■ TASK BRIEF:
Output a character-exact copy of the data, images removed.

■ DATA BLOCK:
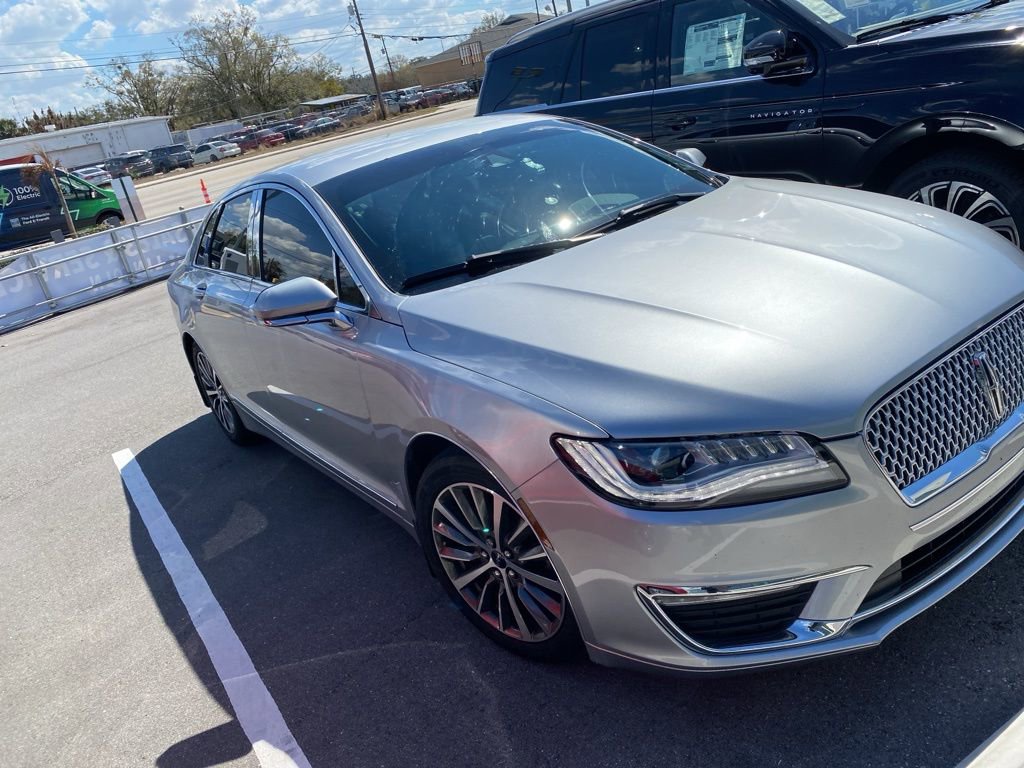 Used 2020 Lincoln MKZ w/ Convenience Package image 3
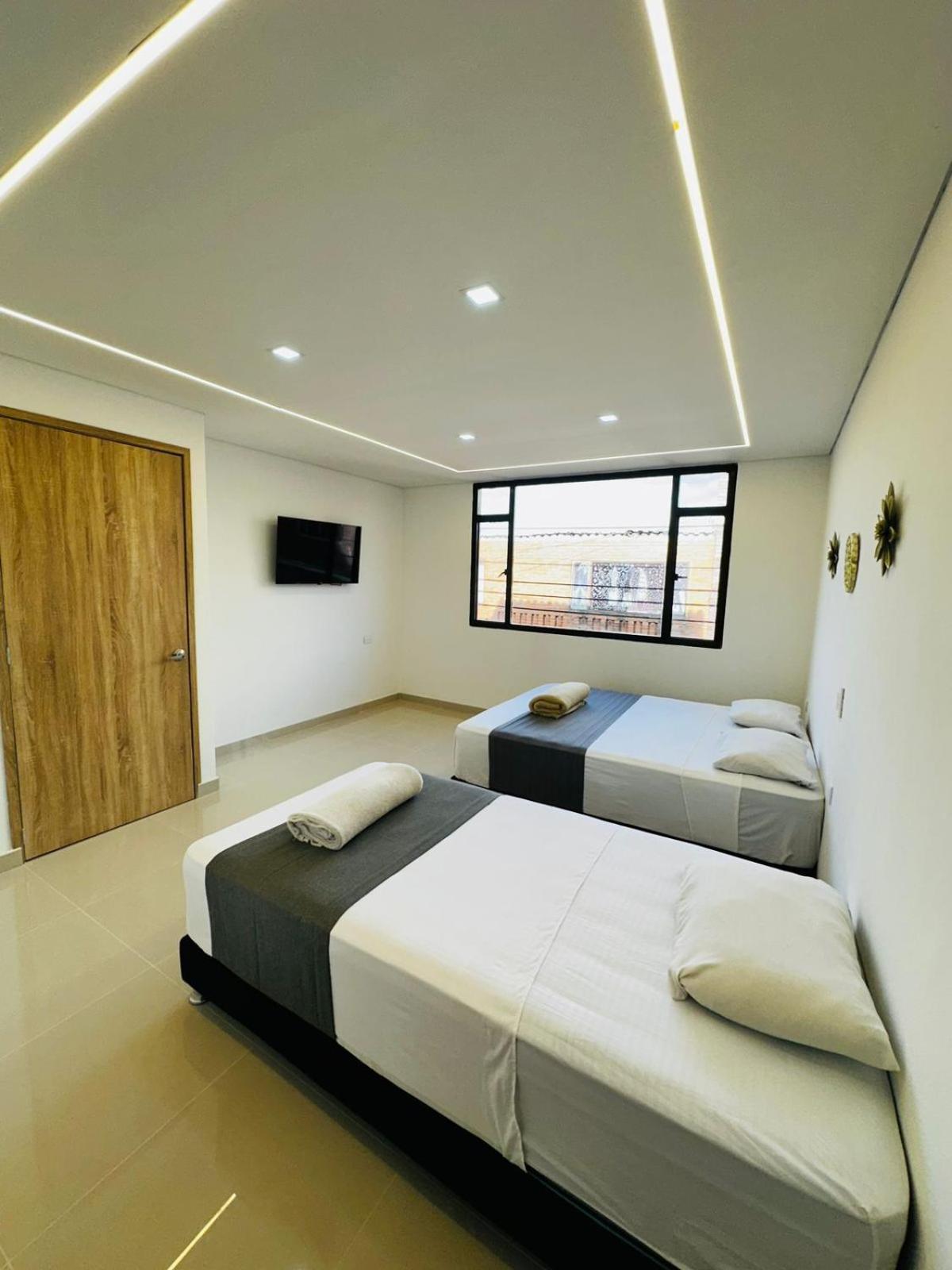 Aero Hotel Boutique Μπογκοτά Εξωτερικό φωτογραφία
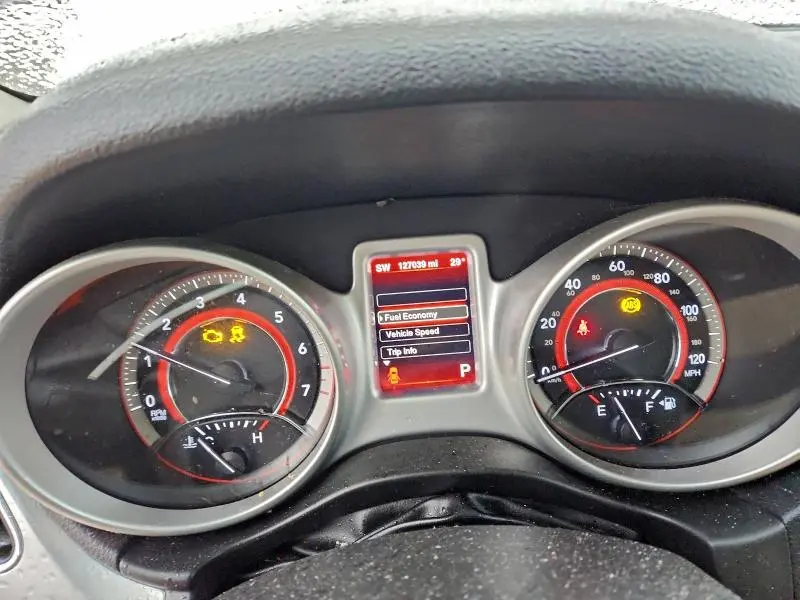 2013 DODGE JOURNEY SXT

■ ANSWER:
 Used 2020 Lincoln MKZ w/ Convenience Package image 3
 Aero Hotel Boutique Μπογκοτά Εξωτερικό φωτογραφία
 2013 DODGE JOURNEY SXT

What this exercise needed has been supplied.